Frankfurt/Main | Bundestrainer Joachim Löw hat vor dem wichtigen EM-Qualifikationsspiel in Polen plötzlich noch größere Personalprobleme. Mesut Özil musste am Mittwoch wegen Schmerzen im linken Knie zu einer Kernspinuntersuchung nach München reisen. André Schürrle blieb auch am zweiten Tag der Vorbereitung zu individuellen Einheiten im Hotel und kann bestenfalls am Donnerstag bei einem Geheimtraining wieder gemeinsam mit den Kollegen üben. Immerhin meldete sich der grippekranke Schalker Julian Draxler für das Duell am Samstag (20.45 Uhr/RTL) in Warschau wieder gesund und wurde am Mittwochabend im DFB-Hotel erwartet.

Löw hatte am Mittwoch nur 14 fitte Feldspieler und drei Torhüter im Training. Über eine mögliche Nachnominierung sollte noch befunden werden. Teammanager Oliver Bierhoff merkte jedoch an: „Der Jogi ist kein Trainer, der gerne nachnominiert.“ Gerade im Mittelfeld muss Löw nun angesichts des wahrscheinlichen Özil-Ausfalls improvisieren.

Verletzt fehlen beim Doppelspieltag gegen Polen und drei Tage später in Gelsenkirchen gegen Irland ohnehin die Weltmeister Bastian Schweinsteiger, Sami Khedira und Benedikt Höwedes sowie Marco Reus und Mario Gomez. Wie sehr besonders Spielführer Schweinsteiger vermisst wird, machten Bierhoff und auch Ersatz-Kapitän Manuel Neuer deutlich. „Ihm geht es nicht so gut, weil er nicht fit ist.
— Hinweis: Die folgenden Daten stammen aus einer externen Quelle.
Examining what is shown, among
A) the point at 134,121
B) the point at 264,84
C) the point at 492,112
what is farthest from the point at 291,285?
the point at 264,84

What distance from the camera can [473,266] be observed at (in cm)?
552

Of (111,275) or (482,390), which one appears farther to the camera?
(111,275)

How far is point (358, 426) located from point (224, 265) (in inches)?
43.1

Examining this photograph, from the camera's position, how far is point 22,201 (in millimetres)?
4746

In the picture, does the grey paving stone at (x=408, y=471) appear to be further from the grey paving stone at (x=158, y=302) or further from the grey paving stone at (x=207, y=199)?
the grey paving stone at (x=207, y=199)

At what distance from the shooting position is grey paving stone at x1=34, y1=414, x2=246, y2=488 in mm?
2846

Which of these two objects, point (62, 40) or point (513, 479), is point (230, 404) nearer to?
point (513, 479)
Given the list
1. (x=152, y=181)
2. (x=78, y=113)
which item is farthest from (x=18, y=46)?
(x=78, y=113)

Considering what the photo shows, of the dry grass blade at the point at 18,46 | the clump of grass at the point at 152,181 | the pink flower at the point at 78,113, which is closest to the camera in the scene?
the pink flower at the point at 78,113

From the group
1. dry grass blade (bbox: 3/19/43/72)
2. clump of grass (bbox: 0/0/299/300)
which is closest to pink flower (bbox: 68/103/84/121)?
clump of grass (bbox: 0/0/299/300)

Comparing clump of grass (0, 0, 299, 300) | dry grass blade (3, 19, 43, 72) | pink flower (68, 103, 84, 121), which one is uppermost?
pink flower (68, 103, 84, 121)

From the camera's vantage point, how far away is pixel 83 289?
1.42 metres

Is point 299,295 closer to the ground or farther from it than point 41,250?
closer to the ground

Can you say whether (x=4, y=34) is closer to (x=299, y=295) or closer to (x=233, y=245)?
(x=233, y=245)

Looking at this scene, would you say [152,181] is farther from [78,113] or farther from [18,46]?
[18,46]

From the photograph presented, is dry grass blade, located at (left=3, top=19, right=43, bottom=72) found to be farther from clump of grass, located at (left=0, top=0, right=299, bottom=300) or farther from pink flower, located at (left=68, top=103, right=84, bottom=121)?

Wir freuen uns alle, wenn er zurückkommt“, sagte Neuer. Mit einem Länderspiel-Comeback Schweinsteigers ist in diesem Jahr allerdings wegen dessen Problemen mit der Patellasehne nicht mehr zu rechnen. „Eine klare Prognose gibt es nicht. Wir warten einfach ab“, sagte Bierhoff.

Ein Ausfall Özils oder auch des offenbar müden Schürrles in Polen würde Löw aktuell zu größeren Umbauarbeiten zwingen. Im Training rückte am Mittwoch Lukas Podolski auf die linke Mittelfeldseite. Bei einer Übungsform agierte er mit Thomas Müller, Christoph Kramer und Toni Kroos in einer Viererkette. Gesucht wird allerdings ein weiterer Mittelfeldmann - sofern Mario Götze wie erwartet davor als Spitze agiert. Kandidaten wären der gerade genesene Draxler oder der Hoffenheimer Sebastian Rudy als defensive Variante. Karim Bellarabi dürfte als Neuling kaum in der Startelf stehen.An der sportlichen Zielsetzung ließ Kroos keine Zweifel aufkommen.

„Im Oktober geht es darum, genügend Punkte zu holen. Ich bin überzeugt, dass wir das schaffen“, sagte der Neu-Spanier. Die Rückkehr an den Ort des bitteren 1:2 im EM-Halbfinale 2012 gegen Italien - die letzte DFB-Pflichtspielniederlage - ist dabei irrelevant, beteuerte Bierhoff. „Das ist vergessen. Das spielt keine Rolle mehr. Es hat natürlich genagt. Deswegen hat man Ballast abgeworfen, indem man Weltmeister geworden ist.“

Die Euphorie über den Titel soll beim nächsten Länderspiel-Termin nochmals aufleben. Bierhoff versprach abseits des Rasens „ein Feuerwerk“, wenn am 10. November der WM-Film des DFB mit dem Titel „Die Mannschaft“ in Berlin Premiere feiert.Für Löw stehen die aktuellen Themen im Fußball-Herbst 2014 im Fokus.

In einem am Mittwoch veröffentlichten FIFA-Interview sprach er über die generelle Personallage. „Auf einigen Positionen haben wir schon auch Probleme. “Wie Sand am Meer„, wie oft zu hören ist, gibt es auch bei uns keine Weltklasse-Spieler. Aber wir haben einige außergewöhnliche Talente, das stimmt schon“, sagte Löw.

„Nach einer WM, die kräfteraubend für alle Spieler ist, gibt es immer mal Situationen, bei denen Spieler kurzfristig ausfallen, weil sie sich verletzen. Von daher bin ich nun in den Monaten Oktober und November auf Wechsel eingestellt“, sagte Löw. Dennoch hatte er überraschend nur 20 statt 23 Akteure in sein mittlerweile reduziertes Aufgebot berufen.Einen Weltmeister-Bonus kann Löw in der EM-Qualifikation nicht erkennen. „Sagen wir mal so: So schön der Titel ist und so viel er einem gibt, nun beginnen wir wieder bei Null. Eine WM-Teilnahme, noch dazu bis ins Finale, bringt natürlich einige Herausforderungen für die Zeit danach mit sich“, sagte der 54-Jährige.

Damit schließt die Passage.